Right now, more than 5 million Americans have the disease. In 2004, caring for those patients cost Medicaid $19 billion – almost as much as the $23 billion the agency paid to cover all its other claimants. By 2050, there will probably be 19 million Americans with Alzheimer’s – a 280% increase. Footing the bill will cost trillions, according to Harry Johns, the president and CEO of the Alzheimer’s Association.
Unfortunately, that estimate only represents federal dollars for hospitalizations and long-term care costs. Many Alzheimer’s patients have private insurance that covers at least some of these expenses. And most are cared for at home by relatives – 11 million relatives in 2009 – who lost out on work time and racked up their own medical bills from stress-related illness.
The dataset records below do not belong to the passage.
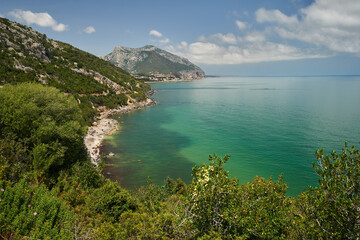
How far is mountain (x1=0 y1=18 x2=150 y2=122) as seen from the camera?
63.9m

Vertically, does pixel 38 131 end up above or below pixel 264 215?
above

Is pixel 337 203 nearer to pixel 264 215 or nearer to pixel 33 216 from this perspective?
pixel 264 215

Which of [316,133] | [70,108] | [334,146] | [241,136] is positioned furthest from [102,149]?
[316,133]

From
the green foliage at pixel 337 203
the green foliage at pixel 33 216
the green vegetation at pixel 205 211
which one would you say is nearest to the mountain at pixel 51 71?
the green vegetation at pixel 205 211

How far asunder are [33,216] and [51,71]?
264ft

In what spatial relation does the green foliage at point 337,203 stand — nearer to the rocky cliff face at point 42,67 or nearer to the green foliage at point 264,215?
the green foliage at point 264,215

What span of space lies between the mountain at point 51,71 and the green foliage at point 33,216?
173 ft

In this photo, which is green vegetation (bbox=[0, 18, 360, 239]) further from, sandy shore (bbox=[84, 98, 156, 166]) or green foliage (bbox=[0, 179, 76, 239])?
sandy shore (bbox=[84, 98, 156, 166])

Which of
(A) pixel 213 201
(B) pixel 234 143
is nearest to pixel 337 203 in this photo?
(A) pixel 213 201

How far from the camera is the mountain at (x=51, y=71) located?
63.9 m

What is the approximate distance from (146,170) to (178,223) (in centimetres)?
2975

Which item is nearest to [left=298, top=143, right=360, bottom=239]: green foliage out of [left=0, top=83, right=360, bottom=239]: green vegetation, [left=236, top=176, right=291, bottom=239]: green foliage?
[left=0, top=83, right=360, bottom=239]: green vegetation

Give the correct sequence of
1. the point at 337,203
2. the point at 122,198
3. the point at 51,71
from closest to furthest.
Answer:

Do the math and you’ll find nearly 42 million Americans caring for someone with Alzheimer’s by 2050. No one knows how that will affect earnings, savings, spending, mortgages, and even the overall health of the economy. The costs of Alzheimer’s will multiply exponentially, until they “threaten to completely overwhelm the national healthcare system,” Mr. Johns told me at a Congressional panel meeting on Alzheimer’s.
He and several dozen association representatives are on Capitol Hill this week lobbying hard for the long-suffering Alzheimer’s Breakthrough Act, which would boost research spending to $2 billion. Now in its fifth incarnation, the bill has never made it out of committee – and given the current economic and political climate, lobbying must seem like a Sisyphean task.
But if the trajectories are right – if millions of aging Baby Boomers survive cancer, HIV, diabetes, and their own advancing years only to succumb to Alzheimer’s – Americans and America will face a struggle like no other in history. And right now, there’s no way to stem the tide – no strategy to prevent the disease’s onset, no vaccine to protect us from it, no pill to halt its progression. After a long string of drug failures, hopes were pinned on Dimebon, the Russian antihistamine that seemed to delay and even reverse memory loss. But Dimebon failed a pivotal phase III trial last week, leaving just four drugs in phase III trials – a pretty small arsenal with which to fight Alzmageddon.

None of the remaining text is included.